3. **Optional extras** (pick what you need):

   | Extra | Command | Purpose |
   |-------|---------|---------|
   | PDF / Word | `pip install 'plycast[docs]'` | `pypdf`, `python-docx` for `.pdf` / `.docx` |
   | Parler TTS | `pip install 'plycast[parler]'` | Neural TTS (Parler-TTS, PyTorch, transformers, soundfile, … — large download). **English-centric**; see **[Voices.md](docs/Voices.md)**. |
   | Docs + PDF/Word | `pip install 'plycast[full]'` | Same as `[docs]` today |
   | Development | `pip install 'plycast[dev]'` | pytest (for contributors) |

   **Parler troubleshooting:** if **`soundfile`** fails to install, install OS **libsndfile** first (macOS: `brew install libsndfile`; Debian/Ubuntu: `sudo apt install libsndfile1`), then re-run **`pip install 'plycast[parler]'`**. **mp3 / m4a** output still needs **ffmpeg** (see **Prerequisites**).
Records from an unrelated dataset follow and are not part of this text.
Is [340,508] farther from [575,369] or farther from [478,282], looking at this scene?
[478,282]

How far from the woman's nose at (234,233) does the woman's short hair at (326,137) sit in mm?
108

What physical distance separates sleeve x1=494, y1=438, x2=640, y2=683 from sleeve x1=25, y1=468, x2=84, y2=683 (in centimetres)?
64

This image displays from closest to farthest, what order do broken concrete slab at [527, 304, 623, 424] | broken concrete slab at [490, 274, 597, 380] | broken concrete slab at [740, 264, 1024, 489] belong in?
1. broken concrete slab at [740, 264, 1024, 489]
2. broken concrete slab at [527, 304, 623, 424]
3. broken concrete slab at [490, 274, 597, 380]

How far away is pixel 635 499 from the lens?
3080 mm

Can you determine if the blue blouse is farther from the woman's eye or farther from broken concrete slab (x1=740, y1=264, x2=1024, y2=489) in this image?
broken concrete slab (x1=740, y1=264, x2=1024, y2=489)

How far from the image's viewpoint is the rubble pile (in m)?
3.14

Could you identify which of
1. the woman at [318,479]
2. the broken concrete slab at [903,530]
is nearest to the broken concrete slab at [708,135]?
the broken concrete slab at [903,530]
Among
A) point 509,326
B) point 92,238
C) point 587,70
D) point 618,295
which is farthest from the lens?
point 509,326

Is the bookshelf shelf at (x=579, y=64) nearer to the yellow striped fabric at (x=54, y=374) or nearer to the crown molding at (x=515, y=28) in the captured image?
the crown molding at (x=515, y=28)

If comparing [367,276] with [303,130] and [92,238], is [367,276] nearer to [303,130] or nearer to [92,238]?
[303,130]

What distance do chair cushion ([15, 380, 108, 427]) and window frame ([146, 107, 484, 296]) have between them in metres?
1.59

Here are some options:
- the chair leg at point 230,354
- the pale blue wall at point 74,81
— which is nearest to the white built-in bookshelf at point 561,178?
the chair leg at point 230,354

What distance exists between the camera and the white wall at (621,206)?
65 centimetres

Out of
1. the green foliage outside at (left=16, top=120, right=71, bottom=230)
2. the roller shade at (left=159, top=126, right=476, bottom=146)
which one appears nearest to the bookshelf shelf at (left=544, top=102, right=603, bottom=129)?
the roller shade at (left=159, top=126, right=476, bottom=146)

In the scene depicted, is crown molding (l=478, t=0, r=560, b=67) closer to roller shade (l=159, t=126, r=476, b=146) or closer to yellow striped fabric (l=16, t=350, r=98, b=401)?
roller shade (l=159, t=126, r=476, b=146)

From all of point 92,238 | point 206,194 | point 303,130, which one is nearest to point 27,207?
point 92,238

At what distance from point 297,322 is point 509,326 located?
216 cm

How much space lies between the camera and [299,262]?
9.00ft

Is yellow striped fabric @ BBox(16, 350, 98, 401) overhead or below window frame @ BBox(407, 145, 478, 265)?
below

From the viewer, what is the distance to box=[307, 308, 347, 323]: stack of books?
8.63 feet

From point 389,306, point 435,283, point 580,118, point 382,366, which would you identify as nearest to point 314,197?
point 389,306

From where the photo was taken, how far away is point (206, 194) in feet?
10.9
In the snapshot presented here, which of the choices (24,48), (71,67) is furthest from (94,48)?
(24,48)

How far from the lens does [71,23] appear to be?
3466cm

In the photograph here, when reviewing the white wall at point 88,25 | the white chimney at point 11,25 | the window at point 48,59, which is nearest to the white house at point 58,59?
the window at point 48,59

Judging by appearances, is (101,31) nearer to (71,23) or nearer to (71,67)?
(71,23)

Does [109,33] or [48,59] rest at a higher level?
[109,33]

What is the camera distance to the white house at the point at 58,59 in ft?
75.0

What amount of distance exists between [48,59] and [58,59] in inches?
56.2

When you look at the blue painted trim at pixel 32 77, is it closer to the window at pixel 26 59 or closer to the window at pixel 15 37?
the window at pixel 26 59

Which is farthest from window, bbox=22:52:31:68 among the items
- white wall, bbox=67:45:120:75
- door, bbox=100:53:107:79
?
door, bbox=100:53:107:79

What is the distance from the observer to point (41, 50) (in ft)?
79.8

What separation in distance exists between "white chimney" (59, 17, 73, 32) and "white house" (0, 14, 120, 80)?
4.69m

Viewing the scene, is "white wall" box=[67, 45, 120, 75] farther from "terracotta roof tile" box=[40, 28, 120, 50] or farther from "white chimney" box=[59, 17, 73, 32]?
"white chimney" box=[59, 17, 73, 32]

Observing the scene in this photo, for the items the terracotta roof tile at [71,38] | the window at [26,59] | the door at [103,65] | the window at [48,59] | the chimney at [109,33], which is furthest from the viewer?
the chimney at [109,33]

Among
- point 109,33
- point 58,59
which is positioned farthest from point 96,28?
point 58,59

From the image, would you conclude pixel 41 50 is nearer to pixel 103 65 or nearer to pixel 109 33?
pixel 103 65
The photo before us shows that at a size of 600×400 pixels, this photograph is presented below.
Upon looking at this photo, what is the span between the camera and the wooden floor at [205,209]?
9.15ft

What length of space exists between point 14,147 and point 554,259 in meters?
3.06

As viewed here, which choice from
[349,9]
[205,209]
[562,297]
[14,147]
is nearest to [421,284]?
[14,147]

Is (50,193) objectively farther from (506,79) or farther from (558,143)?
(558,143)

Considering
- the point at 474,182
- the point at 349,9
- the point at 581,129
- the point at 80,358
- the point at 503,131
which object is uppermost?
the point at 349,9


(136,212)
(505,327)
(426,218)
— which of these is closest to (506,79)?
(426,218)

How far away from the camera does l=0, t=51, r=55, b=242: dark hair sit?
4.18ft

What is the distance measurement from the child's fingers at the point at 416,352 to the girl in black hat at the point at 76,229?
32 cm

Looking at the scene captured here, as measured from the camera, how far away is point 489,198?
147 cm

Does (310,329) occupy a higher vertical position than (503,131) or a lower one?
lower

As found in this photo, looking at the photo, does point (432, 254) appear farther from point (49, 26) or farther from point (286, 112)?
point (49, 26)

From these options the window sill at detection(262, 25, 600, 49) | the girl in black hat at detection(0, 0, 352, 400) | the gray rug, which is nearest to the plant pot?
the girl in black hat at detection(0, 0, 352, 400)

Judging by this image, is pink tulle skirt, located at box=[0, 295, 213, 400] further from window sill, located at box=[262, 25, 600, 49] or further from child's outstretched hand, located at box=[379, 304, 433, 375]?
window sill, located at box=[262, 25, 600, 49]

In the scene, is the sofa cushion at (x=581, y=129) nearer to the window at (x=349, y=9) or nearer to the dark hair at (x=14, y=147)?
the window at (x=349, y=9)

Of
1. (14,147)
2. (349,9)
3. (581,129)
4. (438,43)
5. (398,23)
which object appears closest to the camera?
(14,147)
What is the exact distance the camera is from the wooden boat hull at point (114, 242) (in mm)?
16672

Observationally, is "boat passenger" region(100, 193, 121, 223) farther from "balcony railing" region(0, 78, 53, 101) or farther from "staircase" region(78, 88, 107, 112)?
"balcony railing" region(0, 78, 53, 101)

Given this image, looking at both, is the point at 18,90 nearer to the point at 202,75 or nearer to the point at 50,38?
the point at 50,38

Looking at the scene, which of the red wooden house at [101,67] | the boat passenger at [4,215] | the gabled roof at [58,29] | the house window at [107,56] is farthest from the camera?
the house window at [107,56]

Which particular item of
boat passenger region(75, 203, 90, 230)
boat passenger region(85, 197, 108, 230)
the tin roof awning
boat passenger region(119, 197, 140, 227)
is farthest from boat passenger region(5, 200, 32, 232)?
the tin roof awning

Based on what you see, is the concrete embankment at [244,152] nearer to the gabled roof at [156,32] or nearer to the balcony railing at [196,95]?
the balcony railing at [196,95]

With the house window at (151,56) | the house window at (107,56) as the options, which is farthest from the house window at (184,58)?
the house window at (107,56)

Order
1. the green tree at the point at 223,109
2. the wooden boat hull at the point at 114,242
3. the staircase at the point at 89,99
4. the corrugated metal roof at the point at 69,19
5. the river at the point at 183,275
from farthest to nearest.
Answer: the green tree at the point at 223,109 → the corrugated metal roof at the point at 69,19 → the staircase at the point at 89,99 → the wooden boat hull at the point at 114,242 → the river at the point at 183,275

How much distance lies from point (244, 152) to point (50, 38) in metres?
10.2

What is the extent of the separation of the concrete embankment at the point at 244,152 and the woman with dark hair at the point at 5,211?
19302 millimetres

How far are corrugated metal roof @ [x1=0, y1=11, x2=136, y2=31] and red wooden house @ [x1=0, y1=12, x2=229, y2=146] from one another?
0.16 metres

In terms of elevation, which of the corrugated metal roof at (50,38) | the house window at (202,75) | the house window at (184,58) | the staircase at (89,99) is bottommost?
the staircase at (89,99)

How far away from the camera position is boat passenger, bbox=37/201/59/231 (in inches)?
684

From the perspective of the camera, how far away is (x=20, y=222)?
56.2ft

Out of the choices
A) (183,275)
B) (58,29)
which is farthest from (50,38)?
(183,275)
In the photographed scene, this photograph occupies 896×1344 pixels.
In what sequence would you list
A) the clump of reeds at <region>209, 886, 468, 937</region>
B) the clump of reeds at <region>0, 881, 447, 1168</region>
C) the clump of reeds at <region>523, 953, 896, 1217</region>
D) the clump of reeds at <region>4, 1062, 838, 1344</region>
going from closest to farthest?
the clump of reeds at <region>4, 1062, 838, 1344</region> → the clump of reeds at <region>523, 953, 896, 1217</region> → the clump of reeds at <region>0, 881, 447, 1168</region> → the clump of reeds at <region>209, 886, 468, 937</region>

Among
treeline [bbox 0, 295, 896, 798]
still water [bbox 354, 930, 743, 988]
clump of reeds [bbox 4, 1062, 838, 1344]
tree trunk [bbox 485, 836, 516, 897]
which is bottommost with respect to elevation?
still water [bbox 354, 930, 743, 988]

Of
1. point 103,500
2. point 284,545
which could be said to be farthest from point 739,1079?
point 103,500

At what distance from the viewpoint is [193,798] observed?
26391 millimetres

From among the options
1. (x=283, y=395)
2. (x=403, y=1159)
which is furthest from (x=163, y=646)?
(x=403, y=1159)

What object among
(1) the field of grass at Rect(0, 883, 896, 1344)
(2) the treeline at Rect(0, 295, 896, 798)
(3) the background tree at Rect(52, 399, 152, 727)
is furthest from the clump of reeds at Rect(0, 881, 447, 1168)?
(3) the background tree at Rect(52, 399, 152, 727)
4. **From a git clone** (editable install):

   ```bash
   pip install -e ".[dev]"
   ```

   Add `[docs]` or `[parler]` as needed, e.g. `pip install -e ".[dev,docs]"`.

## Features

- **Input:** `.txt`, `.md`; optional `.pdf` / `.docx` (`pip install ".[docs]"`); images with OCR and `--source-lang` for Tesseract languages (e.g. `zh`).
- **Translation:** chunked text; **LLM** path for natural tone; **LibreTranslate** for a free, self-hostable draft you can review and edit; Identity, OpenAI, Anthropic, unified **LLM** routing (`LLMTranslator`).
- **Audio:** **`SystemSayTTS`** (macOS **`say`**); **`ParlerTTS`** / **`--tts parler`** (neural TTS, **English-only** for reliable quality; optional **`pip install 'plycast[parler]'`**, default on non-macOS when installed; seed voices + **`--parler-gender`**, or raw **`--voice`**); **`EspeakTTS`** / **`--tts espeak`** (**`espeak-ng`**, fallback when Parler is not installed); **`TextFileTTS`** / **`--tts text_file`** anywhere. See **[docs/Voices.md](docs/Voices.md)**.
- **CLI:** flags for translator, languages, API keys, TTS, chunk size — **[docs/CLI.md](docs/CLI.md)** (reference) and **[docs/QuickStart.md](docs/QuickStart.md)** (tutorials).

## Documentation

| Doc | Contents |
|-----|----------|
| **[docs/QuickStart.md](docs/QuickStart.md)** | Install, prerequisites, CLI intro, LibreTranslate Docker, LLM examples, Python API, env vars, troubleshooting |
| **[docs/CLI.md](docs/CLI.md)** | **CLI reference:** all commands and options (`convert`, `translate`, `tts`, `inspect`), outputs, translators, TTS backends, `--json` |
| **[docs/Voices.md](docs/Voices.md)** | **`system_say`** (macOS) and **`espeak`** (Linux-friendly) voices / **`--voice`** |
| **[examples/README.md](examples/README.md)** | Vietnamese sample: **vi → en + Parler (laura)** and **vi + system_say (Linh)** — CLI + Python |
| **This README** | Project introduction and layout |

## Contributing

A **contribution workflow** (guidelines, review process, and what we merge) is **in progress** and **not finalized** yet — so we are **not ready for pull requests** or formal code contributions at this time.

**Issues are welcome:** please [open an issue](https://github.com/latoi-hub/plycast/issues) on GitHub for bugs, ideas, or questions.

## License

**Open-source.** This project is released under the [MIT License](LICENSE).